OBJETIVO: Transcriba de nuevo los registros desde la línea que contiene "Depicted here, is" hasta el final, cambiando "when compared to" por "in comparison with" y sin modificar nada más.

══ INFORMACIÓN EXTRAÍDA ══

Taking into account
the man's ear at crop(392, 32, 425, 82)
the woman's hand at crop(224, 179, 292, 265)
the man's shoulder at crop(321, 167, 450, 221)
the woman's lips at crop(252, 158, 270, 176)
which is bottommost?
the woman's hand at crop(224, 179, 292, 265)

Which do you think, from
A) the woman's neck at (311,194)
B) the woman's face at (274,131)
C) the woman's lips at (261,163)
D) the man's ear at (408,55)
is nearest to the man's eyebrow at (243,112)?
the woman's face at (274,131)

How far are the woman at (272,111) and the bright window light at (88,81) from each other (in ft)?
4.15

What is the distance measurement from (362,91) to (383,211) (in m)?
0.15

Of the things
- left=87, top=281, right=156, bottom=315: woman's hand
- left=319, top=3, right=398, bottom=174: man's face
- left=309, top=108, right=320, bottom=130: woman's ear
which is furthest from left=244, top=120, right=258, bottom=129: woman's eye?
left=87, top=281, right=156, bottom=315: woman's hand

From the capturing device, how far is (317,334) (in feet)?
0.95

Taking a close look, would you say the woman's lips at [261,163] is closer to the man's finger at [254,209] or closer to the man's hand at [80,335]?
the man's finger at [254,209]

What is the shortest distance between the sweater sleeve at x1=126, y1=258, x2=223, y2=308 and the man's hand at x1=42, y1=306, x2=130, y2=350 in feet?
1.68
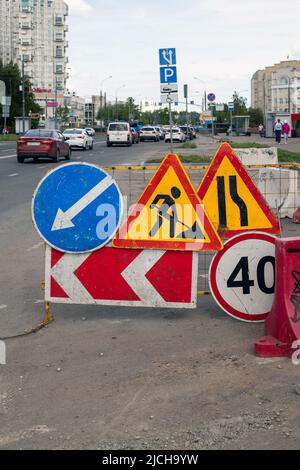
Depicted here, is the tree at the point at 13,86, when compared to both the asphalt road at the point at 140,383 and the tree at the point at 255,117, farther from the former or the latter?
the asphalt road at the point at 140,383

═══

RESULTADO A CONTINUACIÓN:
Depicted here, is the tree at the point at 13,86, in comparison with both the asphalt road at the point at 140,383 and the tree at the point at 255,117, farther from the former or the latter?
the asphalt road at the point at 140,383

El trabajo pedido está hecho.